I went away for a long weekend once with 2 of my lovers, my long term gf miss pixi, and a guy I was seeing.

Not sure what bearing my experience has on yours. Are you concerned about
both you and Wolf getting equal time with Angel? I'd say, play it as it happens. On my weekend we mostly hung out together, but there was a time or 2 (a couple hours here or there), where 2 people would split off for an activity because the third preferred to rest, or talk to other friends (we were at a kink conference and we all knew others there).

As for sex, we weren't into threesomes, but I did have sex once with Guy while miss pixi played on her laptop on a couch across the room. There was a time she and I had a private quickie in the bathroom. There was a time when we woke in the king size bed (I slept in the middle), and I got miss pixi off (as Guy was asleep, then waking up), then rolled over and did the same to Guy. It all just kind of flowed.

miss pixi and Guy weren't close friends, but you and Wolf are, so there might also be some time where you 2 guys just hang out for a bit while Angel does something else.
 
Ok, here goes. We go away tomorrow for 5 days to a holiday cottage on the coast in an adjacent country. Its quite clear that Angel is looking forward to a *lot* of intimate time with Wolf, but being the lovely considerate person she is, is also quite aware of the dynamics and needs. We are all saying we will be cool and take things as they happen.

Angel is very very excited about her first poly holiday and about being with Wolf for a longer period. I am pretty sure I am cool about it but I really do not want to F*** it up for them so I really know I have to be on my best behaviour with regards to jealousy or anxiety. I honestly want then to have a great time. Regular overnights and the odd weekend have been fine but this is undoubtedly the next level.

Wish me luck!
 
Best wishes to you three. (Tell us how it goes!)
 
Well back home and it went far better than I could have hoped for. You discover in this world of Polyamory that you have to be flexible. We have booked a cottage/condo at a beach resort for 3 people and it had two bedrooms and we assumed it would have two twin rooms, but it actually had one double and one single. It would not have been fair for anyone to have the single so we decided not to have rooms allocated so they were just called "The Double" and "The Single" and we simply shared them and used them as we wanted and agreed that Angel would always sleep in the Double with one of us on alternate night. With some bed sharing.

The first night I was in the single and was the hardest for me to manage as I was still a bit nervous that I would struggle, and really did not want to spoil anyones holiday by being jealous. But despite being a bit anxious I managed fine ( remembering that I am sharing my partner of over 30 years). It may have been a bit easier if the walls had been thicker!!

All the other stuff, cleaning, cooking, paying, bathroom sharing, and daytime activities went really well. Having been on holiday with friends before this actually went better as I think as it was not just friends but lovers everyone was more considerate.

**Entries provided**
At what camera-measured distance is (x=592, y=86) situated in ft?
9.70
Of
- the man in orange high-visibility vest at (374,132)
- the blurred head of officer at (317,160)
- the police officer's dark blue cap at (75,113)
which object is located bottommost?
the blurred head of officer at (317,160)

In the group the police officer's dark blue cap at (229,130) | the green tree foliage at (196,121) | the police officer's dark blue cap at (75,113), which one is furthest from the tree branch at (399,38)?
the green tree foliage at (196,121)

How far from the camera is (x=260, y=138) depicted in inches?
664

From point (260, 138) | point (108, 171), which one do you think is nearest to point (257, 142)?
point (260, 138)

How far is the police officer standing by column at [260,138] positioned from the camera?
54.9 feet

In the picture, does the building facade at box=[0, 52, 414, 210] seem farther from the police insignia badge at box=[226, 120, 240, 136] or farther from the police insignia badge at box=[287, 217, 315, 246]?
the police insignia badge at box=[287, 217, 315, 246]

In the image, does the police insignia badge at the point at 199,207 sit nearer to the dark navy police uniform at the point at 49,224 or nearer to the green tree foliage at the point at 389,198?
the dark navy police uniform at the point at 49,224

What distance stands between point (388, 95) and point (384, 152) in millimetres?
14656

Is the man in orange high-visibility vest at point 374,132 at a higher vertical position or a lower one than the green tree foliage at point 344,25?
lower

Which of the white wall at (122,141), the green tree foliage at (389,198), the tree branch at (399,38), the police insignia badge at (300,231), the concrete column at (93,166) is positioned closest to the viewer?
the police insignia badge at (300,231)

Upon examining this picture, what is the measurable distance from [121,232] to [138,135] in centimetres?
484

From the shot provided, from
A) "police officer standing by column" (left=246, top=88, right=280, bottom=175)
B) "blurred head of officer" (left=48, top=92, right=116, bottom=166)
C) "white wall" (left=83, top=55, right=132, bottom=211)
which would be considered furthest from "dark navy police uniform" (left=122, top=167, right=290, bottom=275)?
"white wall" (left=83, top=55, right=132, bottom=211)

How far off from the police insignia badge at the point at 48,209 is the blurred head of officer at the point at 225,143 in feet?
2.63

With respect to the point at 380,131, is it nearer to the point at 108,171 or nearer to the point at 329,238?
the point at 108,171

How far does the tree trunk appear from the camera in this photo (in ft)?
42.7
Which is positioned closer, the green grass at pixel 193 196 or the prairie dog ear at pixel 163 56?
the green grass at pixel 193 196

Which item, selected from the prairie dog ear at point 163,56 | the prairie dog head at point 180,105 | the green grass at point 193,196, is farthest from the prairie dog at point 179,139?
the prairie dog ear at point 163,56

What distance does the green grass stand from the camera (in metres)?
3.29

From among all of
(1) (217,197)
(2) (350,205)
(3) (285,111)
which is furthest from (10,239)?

**Your tasks**
1. The holiday post names several things, other than sleeping arrangements, that went well on the trip. List every one of them.
2. Transcribe the records from the line with "What distance does" through the end of the records.

**Answer list**
1. cleaning, cooking, paying, bathroom sharing, daytime activities

2.
What distance does the green grass stand from the camera (in metres)?
3.29

From among all of
(1) (217,197)
(2) (350,205)
(3) (285,111)
which is furthest from (10,239)?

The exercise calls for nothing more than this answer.